_TASK STATEMENT_
Identify each line in the rows below that contains the word "cherry" and copy those lines in full.
* START RECORD SET *
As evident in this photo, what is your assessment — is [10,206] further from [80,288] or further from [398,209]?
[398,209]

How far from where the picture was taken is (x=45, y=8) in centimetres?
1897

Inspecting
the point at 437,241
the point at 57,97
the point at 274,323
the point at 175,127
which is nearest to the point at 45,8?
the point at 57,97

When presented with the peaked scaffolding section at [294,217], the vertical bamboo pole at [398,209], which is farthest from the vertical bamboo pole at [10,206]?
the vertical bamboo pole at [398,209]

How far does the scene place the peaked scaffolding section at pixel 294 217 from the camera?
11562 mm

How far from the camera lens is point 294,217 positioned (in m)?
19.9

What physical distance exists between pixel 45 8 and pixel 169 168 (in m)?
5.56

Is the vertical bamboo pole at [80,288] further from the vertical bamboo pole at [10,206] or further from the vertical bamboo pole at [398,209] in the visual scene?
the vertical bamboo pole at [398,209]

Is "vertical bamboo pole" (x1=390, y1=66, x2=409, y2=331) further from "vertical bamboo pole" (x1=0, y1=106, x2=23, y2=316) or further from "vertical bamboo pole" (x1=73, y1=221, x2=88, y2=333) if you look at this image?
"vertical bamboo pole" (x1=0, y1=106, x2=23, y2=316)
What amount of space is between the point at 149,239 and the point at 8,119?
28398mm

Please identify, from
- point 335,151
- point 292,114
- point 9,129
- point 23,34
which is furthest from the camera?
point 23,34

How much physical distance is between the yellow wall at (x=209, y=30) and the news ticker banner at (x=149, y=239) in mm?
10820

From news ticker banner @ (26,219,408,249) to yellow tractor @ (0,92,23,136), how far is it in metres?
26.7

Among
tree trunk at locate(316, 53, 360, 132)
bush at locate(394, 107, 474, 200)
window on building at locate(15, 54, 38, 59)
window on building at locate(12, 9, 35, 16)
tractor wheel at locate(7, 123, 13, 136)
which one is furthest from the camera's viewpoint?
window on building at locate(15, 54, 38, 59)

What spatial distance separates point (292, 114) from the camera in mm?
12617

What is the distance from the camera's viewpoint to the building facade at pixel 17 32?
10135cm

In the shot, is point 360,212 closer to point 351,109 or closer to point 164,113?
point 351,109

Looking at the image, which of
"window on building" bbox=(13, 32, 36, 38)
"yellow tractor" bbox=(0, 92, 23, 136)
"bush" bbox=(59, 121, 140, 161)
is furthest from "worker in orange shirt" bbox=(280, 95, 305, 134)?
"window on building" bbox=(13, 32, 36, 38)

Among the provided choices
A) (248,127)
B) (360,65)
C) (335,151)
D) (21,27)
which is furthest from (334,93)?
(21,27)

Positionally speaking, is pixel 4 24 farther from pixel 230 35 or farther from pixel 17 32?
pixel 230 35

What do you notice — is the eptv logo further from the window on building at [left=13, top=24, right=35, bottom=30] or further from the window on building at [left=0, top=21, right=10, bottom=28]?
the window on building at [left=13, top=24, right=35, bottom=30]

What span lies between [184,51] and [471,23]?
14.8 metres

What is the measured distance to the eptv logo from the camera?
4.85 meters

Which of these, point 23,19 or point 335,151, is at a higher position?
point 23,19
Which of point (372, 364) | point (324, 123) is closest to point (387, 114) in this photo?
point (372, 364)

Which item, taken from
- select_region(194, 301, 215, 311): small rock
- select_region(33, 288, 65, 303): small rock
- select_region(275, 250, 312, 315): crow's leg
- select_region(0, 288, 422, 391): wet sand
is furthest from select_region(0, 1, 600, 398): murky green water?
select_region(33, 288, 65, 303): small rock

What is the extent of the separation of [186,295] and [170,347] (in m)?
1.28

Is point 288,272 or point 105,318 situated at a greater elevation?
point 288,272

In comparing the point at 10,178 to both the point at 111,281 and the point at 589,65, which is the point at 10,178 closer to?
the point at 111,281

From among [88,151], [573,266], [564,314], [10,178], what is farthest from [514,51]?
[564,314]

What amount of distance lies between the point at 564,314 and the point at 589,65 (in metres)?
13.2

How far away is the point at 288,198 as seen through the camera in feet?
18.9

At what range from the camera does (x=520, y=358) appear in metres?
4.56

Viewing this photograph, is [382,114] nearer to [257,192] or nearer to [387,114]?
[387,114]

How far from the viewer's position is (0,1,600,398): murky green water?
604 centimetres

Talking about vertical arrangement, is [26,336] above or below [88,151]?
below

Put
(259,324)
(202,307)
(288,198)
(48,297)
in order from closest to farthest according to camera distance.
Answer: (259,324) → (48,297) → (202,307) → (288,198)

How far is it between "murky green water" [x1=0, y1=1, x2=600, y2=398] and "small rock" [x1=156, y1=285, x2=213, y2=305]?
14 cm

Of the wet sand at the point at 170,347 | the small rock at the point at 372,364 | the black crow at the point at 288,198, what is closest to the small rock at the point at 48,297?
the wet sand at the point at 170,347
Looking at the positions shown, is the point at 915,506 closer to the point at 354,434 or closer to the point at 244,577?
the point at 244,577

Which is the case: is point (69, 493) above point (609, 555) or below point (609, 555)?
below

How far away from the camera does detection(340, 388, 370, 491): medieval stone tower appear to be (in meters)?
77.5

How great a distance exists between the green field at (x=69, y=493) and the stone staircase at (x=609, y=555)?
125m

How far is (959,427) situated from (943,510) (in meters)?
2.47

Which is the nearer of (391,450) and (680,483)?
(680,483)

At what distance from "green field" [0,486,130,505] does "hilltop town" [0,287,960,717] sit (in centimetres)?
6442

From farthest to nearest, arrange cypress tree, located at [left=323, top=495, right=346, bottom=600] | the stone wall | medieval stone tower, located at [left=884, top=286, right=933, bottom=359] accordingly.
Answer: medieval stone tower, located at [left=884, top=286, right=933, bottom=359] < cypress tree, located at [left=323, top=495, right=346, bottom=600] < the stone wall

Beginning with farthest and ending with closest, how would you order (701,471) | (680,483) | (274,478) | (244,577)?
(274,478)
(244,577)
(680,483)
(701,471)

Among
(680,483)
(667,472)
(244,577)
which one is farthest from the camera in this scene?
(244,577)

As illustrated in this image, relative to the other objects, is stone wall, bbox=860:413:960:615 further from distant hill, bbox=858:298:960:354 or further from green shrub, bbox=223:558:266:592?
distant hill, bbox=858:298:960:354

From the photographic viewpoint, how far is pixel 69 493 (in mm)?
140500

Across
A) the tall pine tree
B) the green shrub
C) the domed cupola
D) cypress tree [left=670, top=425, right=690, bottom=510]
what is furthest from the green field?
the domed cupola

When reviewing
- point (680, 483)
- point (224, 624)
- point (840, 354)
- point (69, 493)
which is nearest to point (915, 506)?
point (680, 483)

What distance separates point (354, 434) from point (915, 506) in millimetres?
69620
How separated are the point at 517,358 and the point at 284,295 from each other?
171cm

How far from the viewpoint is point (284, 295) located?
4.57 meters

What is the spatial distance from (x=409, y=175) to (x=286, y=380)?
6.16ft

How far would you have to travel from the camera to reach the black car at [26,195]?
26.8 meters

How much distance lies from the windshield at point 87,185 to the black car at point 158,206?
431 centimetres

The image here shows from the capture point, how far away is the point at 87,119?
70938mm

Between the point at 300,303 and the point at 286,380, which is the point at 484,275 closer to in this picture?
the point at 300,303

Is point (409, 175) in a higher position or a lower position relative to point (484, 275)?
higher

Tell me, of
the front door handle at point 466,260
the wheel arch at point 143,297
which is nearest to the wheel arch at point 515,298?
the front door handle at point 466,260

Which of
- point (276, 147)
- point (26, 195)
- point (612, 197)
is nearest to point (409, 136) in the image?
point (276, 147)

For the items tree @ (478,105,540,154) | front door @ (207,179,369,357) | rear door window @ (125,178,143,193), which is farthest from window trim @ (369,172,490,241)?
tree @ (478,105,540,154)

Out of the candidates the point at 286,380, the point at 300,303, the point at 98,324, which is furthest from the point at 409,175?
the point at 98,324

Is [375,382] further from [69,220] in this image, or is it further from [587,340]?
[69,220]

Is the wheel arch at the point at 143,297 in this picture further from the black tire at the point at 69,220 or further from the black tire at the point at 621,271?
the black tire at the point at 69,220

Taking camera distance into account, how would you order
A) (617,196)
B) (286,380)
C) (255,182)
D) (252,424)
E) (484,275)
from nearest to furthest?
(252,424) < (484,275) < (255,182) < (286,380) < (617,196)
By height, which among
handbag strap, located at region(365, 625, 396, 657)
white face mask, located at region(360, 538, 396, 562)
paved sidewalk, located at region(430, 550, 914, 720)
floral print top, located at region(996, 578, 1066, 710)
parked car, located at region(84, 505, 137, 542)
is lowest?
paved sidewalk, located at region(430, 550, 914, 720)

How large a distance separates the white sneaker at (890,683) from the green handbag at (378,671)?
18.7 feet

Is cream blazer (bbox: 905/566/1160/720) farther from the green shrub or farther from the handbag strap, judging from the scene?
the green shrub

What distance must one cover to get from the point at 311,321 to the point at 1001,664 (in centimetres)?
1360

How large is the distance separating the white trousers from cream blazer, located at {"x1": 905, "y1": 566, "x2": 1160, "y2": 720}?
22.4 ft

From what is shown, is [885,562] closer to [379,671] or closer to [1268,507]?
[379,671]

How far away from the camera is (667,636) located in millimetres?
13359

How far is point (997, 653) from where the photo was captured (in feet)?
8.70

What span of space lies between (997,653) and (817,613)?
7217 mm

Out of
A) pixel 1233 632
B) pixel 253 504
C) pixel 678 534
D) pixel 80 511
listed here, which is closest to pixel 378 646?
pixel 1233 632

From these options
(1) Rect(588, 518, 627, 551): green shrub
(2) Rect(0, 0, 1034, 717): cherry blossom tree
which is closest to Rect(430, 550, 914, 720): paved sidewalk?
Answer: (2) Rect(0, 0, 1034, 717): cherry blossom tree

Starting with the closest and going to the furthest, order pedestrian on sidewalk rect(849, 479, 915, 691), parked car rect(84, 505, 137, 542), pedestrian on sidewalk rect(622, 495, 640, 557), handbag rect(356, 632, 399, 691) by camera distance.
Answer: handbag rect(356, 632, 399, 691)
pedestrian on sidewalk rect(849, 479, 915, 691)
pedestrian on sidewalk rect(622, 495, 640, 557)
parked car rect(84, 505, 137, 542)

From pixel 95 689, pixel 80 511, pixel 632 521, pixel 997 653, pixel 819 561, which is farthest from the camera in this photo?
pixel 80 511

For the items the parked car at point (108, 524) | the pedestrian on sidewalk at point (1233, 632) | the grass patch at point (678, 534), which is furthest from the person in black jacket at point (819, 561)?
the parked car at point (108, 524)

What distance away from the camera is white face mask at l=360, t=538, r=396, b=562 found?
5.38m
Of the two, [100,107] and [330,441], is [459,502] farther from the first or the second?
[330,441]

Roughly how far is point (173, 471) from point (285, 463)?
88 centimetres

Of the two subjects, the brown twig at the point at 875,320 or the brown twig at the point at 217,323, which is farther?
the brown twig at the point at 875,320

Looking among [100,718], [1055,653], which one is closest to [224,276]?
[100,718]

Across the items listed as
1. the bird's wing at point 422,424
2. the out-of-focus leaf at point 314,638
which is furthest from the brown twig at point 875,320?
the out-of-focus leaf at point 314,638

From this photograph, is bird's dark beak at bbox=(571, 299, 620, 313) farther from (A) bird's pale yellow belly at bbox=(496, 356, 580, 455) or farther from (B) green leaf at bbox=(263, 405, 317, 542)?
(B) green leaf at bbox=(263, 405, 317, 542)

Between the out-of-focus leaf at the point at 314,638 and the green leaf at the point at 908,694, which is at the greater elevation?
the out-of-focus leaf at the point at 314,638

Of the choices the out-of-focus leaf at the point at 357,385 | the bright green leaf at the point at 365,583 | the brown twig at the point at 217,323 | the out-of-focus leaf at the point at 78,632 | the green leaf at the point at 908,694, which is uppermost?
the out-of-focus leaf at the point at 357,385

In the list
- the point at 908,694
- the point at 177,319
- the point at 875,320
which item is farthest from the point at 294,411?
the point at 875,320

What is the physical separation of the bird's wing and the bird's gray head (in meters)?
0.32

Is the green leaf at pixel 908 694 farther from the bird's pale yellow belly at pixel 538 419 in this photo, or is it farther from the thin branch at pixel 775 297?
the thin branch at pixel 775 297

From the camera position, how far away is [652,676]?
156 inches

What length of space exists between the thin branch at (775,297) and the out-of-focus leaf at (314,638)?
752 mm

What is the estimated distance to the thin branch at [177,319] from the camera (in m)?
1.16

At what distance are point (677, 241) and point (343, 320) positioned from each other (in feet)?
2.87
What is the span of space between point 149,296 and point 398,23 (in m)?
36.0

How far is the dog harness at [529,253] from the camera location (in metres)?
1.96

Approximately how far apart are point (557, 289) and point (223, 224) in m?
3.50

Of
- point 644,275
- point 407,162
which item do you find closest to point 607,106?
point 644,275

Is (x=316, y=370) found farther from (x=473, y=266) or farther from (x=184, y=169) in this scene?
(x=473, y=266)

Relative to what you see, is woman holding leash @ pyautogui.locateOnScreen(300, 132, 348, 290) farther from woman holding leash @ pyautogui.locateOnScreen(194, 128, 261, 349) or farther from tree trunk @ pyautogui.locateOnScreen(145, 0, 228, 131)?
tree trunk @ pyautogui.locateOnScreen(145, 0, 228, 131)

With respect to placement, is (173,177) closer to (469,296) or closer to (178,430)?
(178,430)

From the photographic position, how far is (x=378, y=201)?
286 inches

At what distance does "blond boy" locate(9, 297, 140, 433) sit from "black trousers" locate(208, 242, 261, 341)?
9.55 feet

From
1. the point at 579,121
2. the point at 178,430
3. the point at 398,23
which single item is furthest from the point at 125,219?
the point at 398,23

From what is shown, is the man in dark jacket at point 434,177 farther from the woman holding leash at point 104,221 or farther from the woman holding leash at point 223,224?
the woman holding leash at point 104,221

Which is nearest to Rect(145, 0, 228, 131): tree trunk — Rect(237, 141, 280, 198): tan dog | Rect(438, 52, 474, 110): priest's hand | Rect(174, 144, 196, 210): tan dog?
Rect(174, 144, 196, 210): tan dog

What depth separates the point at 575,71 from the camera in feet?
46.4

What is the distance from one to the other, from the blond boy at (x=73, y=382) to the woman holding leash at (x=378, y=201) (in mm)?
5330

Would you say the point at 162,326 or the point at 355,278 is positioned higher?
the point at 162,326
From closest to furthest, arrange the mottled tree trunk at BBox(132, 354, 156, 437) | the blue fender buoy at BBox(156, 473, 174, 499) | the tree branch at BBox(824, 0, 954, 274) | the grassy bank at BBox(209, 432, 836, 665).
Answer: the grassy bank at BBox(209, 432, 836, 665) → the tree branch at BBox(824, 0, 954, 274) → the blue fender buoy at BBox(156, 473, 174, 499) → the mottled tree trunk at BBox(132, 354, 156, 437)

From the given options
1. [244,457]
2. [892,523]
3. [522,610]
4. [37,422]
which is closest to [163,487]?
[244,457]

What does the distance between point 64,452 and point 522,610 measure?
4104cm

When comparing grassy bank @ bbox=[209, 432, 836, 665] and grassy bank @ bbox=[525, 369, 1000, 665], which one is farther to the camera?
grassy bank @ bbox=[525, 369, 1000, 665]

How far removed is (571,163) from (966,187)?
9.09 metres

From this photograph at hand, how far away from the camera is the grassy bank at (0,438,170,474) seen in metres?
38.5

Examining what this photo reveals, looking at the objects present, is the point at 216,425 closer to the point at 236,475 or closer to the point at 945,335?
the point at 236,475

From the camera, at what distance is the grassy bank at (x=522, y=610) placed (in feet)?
* END RECORD SET *
_SOLUTION_
(2) Rect(0, 0, 1034, 717): cherry blossom tree
Answer: (2) Rect(0, 0, 1034, 717): cherry blossom tree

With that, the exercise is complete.